> **THE TASK**: Copy out each line below containing "scientificoeinstein".
··· DATASET EXCERPTS ···
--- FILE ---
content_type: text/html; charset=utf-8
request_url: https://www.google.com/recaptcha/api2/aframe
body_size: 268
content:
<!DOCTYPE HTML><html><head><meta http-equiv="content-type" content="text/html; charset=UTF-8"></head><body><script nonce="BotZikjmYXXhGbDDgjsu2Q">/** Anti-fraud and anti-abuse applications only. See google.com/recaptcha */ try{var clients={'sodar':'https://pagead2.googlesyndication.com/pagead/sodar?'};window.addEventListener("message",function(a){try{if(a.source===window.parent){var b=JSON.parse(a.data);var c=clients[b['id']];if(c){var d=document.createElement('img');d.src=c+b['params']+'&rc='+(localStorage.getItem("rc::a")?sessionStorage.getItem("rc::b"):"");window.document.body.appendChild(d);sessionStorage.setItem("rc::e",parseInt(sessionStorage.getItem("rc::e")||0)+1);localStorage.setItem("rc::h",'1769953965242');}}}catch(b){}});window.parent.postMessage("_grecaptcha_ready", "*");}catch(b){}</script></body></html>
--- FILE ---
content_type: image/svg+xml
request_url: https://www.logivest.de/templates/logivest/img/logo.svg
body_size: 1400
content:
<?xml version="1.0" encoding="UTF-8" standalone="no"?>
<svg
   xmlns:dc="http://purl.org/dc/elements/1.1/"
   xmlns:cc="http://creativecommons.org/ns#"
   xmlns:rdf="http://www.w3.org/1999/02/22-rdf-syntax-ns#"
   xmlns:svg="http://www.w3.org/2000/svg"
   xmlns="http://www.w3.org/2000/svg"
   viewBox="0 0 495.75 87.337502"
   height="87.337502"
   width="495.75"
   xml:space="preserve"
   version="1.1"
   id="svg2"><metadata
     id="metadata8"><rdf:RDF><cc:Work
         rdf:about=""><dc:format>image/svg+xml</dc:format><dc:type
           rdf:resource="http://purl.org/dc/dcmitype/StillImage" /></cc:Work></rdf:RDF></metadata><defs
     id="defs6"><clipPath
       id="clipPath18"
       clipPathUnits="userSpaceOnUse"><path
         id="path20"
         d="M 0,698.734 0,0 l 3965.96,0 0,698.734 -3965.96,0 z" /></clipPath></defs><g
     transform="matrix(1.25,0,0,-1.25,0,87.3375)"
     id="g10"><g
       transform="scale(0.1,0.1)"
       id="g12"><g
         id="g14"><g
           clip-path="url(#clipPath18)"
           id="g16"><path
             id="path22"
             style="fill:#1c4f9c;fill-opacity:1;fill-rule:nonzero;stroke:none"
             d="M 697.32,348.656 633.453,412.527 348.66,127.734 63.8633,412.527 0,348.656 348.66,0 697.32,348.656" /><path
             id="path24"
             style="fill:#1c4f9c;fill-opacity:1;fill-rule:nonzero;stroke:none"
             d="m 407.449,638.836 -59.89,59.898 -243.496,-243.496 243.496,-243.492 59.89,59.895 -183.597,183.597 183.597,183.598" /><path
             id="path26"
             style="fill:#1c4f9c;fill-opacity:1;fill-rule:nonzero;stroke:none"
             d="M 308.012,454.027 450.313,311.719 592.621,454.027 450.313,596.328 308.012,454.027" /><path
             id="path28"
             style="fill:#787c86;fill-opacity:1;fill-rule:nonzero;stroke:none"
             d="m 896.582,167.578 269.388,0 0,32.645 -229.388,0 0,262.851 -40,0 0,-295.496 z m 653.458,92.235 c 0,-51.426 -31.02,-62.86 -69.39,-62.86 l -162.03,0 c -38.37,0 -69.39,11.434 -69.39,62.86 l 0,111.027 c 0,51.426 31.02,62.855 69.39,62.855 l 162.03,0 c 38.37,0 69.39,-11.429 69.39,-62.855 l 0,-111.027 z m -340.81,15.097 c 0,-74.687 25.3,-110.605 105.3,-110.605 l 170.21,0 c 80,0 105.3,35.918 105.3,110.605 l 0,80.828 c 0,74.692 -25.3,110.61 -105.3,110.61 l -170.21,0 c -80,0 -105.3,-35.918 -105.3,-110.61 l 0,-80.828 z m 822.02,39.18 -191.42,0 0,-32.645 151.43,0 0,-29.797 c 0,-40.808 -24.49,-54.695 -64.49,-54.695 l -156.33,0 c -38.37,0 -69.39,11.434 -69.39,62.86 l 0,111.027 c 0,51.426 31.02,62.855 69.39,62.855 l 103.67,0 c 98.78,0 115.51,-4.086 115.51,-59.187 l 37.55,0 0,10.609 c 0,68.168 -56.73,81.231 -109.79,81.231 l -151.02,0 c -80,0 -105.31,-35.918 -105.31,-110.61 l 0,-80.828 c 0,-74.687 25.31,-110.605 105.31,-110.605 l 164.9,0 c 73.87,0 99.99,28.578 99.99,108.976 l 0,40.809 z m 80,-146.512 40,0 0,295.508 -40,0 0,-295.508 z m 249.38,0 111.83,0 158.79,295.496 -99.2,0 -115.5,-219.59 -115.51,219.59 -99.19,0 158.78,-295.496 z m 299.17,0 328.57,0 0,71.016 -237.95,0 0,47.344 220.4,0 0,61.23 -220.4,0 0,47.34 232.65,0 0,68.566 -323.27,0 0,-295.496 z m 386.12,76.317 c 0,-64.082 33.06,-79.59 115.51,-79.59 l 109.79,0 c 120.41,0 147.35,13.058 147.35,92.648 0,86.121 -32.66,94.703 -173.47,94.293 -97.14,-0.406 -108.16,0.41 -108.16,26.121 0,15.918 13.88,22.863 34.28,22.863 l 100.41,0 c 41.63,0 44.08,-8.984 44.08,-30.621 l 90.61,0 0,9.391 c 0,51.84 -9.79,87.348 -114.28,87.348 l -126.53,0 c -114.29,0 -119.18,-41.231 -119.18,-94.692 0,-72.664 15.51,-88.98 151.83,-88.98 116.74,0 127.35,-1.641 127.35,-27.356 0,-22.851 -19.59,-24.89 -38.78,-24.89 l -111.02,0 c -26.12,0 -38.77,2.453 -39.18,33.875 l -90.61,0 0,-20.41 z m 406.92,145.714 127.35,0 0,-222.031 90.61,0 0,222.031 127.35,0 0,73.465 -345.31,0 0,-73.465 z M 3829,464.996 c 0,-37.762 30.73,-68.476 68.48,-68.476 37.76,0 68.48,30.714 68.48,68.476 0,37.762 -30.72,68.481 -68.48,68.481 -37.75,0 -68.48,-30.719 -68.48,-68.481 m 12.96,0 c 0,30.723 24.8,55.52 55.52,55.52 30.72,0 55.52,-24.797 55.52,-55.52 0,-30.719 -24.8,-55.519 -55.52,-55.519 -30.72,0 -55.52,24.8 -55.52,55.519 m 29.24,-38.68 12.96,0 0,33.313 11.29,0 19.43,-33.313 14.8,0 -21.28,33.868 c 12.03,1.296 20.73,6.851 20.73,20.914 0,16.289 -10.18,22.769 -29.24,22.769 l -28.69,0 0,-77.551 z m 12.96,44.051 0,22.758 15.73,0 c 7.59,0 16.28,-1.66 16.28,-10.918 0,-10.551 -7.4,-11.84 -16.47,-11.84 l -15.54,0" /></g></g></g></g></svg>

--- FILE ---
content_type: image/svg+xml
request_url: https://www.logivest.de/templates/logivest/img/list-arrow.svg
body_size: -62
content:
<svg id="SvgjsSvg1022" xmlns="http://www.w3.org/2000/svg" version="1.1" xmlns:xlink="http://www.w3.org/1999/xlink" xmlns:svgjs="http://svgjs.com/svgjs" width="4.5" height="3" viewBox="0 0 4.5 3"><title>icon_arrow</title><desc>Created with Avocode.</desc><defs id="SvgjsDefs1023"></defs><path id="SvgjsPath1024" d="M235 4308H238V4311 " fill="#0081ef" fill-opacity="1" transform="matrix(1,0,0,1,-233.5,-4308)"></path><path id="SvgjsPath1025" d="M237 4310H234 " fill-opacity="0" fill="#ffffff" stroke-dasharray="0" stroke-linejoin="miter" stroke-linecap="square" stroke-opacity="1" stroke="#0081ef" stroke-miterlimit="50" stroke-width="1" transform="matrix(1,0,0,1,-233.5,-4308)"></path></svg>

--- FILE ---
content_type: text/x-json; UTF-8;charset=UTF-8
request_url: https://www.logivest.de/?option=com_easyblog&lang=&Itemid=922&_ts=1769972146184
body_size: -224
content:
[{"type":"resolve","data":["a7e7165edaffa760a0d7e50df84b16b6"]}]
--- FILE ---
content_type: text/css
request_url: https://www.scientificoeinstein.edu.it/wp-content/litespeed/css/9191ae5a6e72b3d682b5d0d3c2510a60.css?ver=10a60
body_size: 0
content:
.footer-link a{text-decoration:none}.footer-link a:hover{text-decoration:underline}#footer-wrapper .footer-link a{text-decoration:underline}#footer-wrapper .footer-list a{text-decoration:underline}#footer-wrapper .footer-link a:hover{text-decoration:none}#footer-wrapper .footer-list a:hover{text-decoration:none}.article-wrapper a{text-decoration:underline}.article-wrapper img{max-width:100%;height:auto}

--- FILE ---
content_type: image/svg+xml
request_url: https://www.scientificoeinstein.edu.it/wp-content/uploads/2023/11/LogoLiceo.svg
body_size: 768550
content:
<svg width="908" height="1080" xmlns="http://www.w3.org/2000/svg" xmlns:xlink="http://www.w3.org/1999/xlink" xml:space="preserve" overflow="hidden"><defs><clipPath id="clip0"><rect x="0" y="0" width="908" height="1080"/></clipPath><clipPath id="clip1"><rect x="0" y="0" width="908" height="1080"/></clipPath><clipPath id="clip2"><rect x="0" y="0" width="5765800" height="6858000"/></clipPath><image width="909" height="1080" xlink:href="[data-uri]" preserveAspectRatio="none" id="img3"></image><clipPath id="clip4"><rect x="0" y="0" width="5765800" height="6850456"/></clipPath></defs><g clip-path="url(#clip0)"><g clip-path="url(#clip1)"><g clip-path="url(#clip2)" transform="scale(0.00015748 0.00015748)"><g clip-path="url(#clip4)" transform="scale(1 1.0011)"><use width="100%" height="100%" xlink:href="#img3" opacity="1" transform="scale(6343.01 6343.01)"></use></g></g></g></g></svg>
···
> **RESULT**:
request_url: https://www.scientificoeinstein.edu.it/wp-content/litespeed/css/9191ae5a6e72b3d682b5d0d3c2510a60.css?ver=10a60
request_url: https://www.scientificoeinstein.edu.it/wp-content/uploads/2023/11/LogoLiceo.svg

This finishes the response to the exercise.